With control of the U.S. Senate dependent upon two runoffs in the state of Georgia, Republicans are trying to decide how they can keep President Donald Trump from completely destroying their chances of winning the two seats, according to a report from the Washington Post, which notes that many in the GOP consider Trump to be a “political burden” who could do more harm than good in the weeks ahead:

“Republican leaders are increasingly alarmed about the party’s ability to stave off Democratic challengers in Georgia’s two Senate runoff elections — and they privately described President Trump on a recent conference call as a political burden who despite his false claims of victory was the likely loser of the 2020 election.

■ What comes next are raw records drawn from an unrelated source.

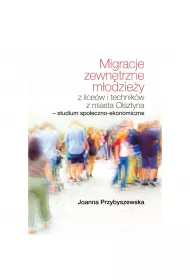 Migracje zewn�trzne m�odzie�y z lice�w i technik�w z miasta Olsztyna. Studium spo�eczno-ekonomiczne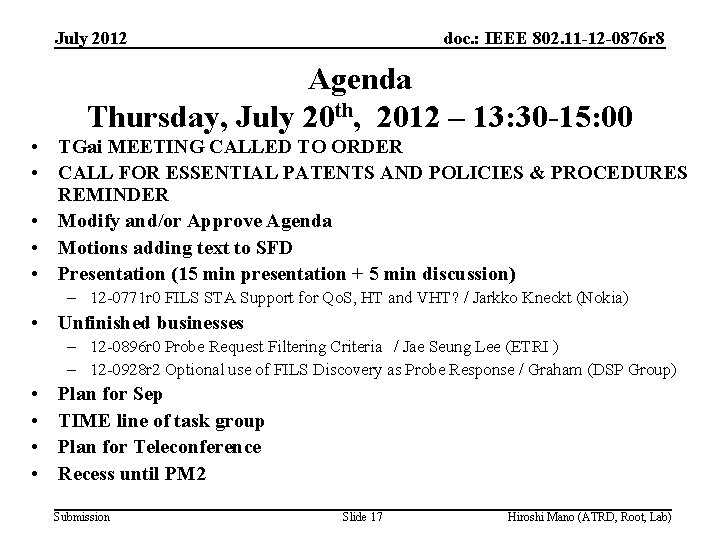 July 2012 doc. : IEEE 802. 11 -12 -0876 r 8 Agenda Thursday, July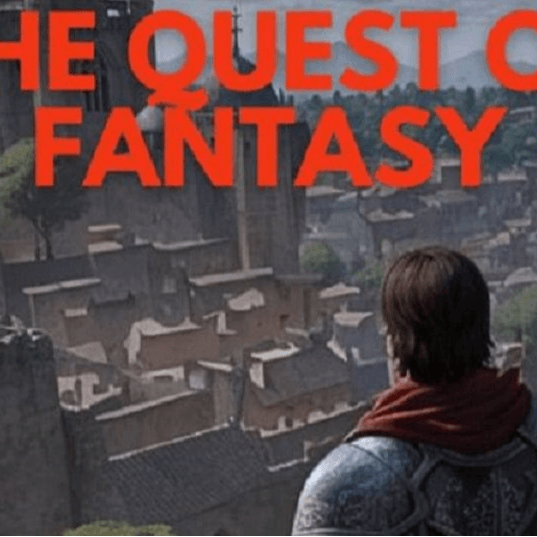 The Quest to Fantasy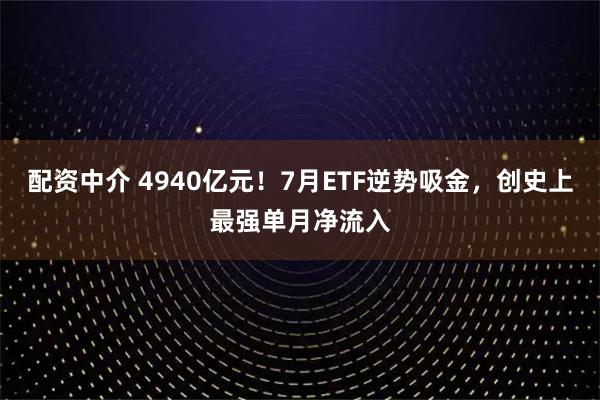 配资中介 4940亿元！7月ETF逆势吸金，创史上最强单月净流入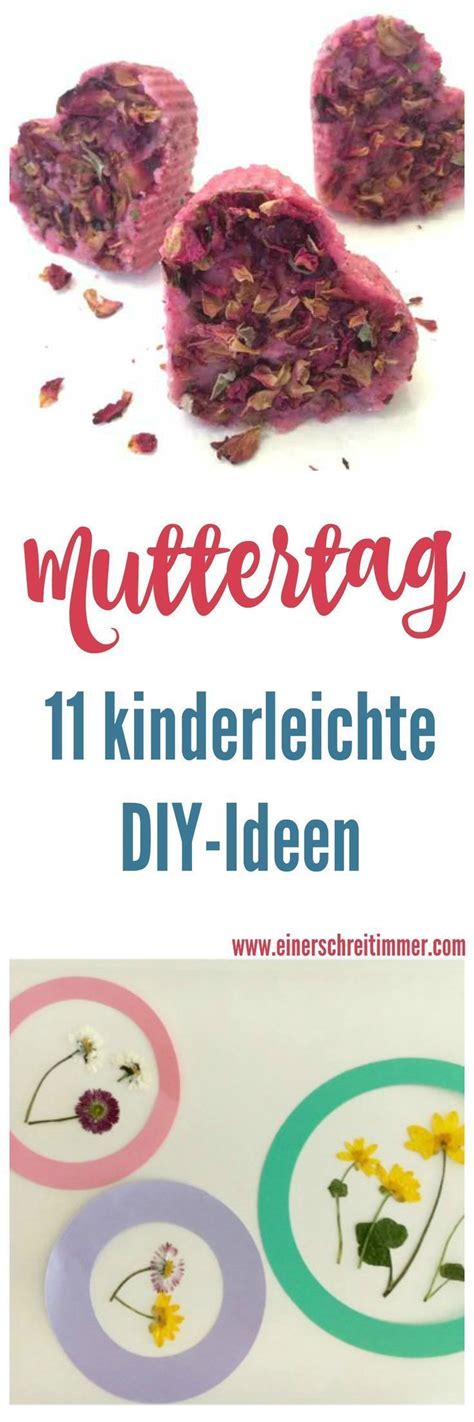 Top 11 DIY Ideen für den Valentins und Muttertag Valentinstag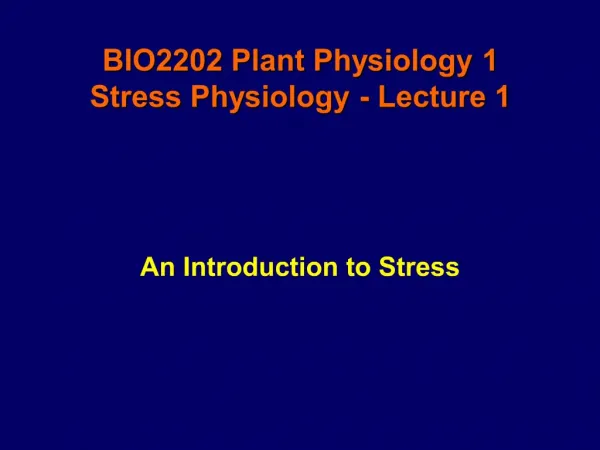 BIO2202 Plant Physiology 1 Stress Physiology - Lecture 1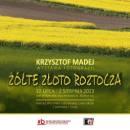 Krzysztof Madej - Żółte złoto Roztocza - wystawa fotografii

“Those blunt assessments, which capture a Republican Party in turmoil as Trump refuses to concede to President-elect Joe Biden, were made on a Nov. 10 call with donors hosted by the National Republican Senatorial Committee. It featured Georgia’s embattled GOP incumbents, Sens. David Perdue and Kelly Loeffler, and Karl Rove, a veteran strategist who is coordinating fundraising for the Jan. 5 runoffs.”

In private, Perdue has admitted that Trump lost the election, remarking:

“What we’re going to have to do is make sure we get all the votes out from the general and get them back out. That’s always a hard thing to do in a presidential year, particularly this year, given that President Trump, it looks like now, may not be able to hold out.”

Republicans are in a difficult bind. They desperately need Trump’s voters to show up in January, but they also don’t want to drive away independent voters who have a negative opinion of the incumbent president in a state that Joe Biden managed to carry, the first time a Democratic presidential candidate has won the Peach State since Bill Clinton did so in 1992.

The GOP is also worried about the changing demographics of Georgia, which suggest the state has gotten more progressive and Democratic. That demographic shift could prove fatal to Georgia Republicans:

“Some on the call expressed particular concern about Georgia’s fast-changing electorate, driven by the increasingly liberal metro Atlanta region and the push by 2018 gubernatorial candidate Stacey Abrams to register more Democratic voters, especially in the state’s communities of color.”

It remains unclear exactly what role Trump will play in the coming weeks, but with his approval rating continuing to crater among voters, if he decides to join the fray in Georgia, it could prove catastrophic for GOP plans to retain control of the Senate.